Suman Bala (40) said, “I suffered heavy bleeding during my delivery with Navraj and was administered several bottles of blood. Proper attention couldn’t be paid to Navraj. As a baby, he was weak, slept a lot and wouldn’t cry much. He also couldn’t digest anything including milk, having repeated indigestion. Local doctors said he suffered from ‘weakness’. When taken to a private doctor during an indigestion episode, he scolded us for not getting him checked earlier from heart doctor. I was shocked to know he told this to my husband earlier, who didn’t inform me. He was referred to the PGI, Chandigarh. My family said it’s far, but I stayed adamant.”
In 2021, Suman Bala dedicated weeks and months for her son’s tests and diagnosis at the PGI and eventually, an open heart surgery was recommended.

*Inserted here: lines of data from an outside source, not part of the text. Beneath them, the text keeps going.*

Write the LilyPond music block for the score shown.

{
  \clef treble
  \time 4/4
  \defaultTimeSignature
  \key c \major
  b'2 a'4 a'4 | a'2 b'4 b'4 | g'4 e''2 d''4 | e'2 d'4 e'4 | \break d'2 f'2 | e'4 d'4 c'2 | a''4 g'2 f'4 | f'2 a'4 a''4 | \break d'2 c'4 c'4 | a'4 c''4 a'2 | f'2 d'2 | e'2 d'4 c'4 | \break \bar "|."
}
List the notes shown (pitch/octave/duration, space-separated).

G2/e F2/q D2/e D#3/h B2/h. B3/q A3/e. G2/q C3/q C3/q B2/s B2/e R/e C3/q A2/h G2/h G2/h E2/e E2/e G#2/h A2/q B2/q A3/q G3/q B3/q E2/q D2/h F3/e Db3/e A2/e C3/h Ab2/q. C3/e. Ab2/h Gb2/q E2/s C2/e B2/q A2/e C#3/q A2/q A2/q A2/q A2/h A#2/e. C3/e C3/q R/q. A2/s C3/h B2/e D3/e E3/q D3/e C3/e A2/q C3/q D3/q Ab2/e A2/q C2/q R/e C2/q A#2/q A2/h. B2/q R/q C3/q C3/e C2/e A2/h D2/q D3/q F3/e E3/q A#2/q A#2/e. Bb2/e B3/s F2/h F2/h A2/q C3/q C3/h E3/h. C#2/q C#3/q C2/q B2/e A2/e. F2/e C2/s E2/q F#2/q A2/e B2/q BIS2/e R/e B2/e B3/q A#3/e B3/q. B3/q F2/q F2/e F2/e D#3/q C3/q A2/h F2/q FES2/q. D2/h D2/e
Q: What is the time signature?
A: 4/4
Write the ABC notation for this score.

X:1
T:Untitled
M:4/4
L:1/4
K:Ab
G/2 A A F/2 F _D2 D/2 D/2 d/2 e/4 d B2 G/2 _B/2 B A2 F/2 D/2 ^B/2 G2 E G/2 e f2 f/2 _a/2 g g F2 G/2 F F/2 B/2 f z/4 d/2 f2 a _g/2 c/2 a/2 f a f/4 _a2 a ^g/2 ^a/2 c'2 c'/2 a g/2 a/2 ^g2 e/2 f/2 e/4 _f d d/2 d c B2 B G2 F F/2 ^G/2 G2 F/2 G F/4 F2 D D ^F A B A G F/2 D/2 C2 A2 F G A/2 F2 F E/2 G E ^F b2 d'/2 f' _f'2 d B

Suman Bala said, “I borrowed money from relatives to take him there repeatedly, but everytime, we would get a new date. Due to patient rush at the PGI, we weren’t getting a bed. My husband occasionally took money I arranged for Navraj’s treatment. My daughters’ long absence from school. Prompted enquiries from teachers. I told teacher Daljit Kaur (a teacher at her daughters’ government school) of my plight. She changed things for me dramatically.”
Bala said, “Madam Daljit Kaur helped me through her resources and got a surgery scheduled for Navraj. She and her husband paid my expenses for tests, medication, arranged ambulance to take Navraj to the PGI for surgery, translated treatment messages (which we couldn’t read). On the final day of the discharge, she came to the PGI personally to drop us back at Virk. Earlier, I was toiling all alone. I’m immensely thankful to her.”
She added, “I’m also thankful to Dr Pankaj Agrawal at the PGI, Chandigarh, who treated and healed my son.”
Daljit Kaur, then teacher at Government Senior Secondary School, Virk, said, “It’s a great pleasure to see Navraj go to school. I sensed light at the end of the tunnel for the family. She was so poor she couldn’t even afford taxi. The labour and hard work being put in by Navraj’s mother also prompted me. Navraj’s sisters were missing school. My heart said I needed to do my best to save this child.” Bala beamed, “It is Navraj’s first year at school, his sisters accompany him. He is in the LKG and has begun to read and write.”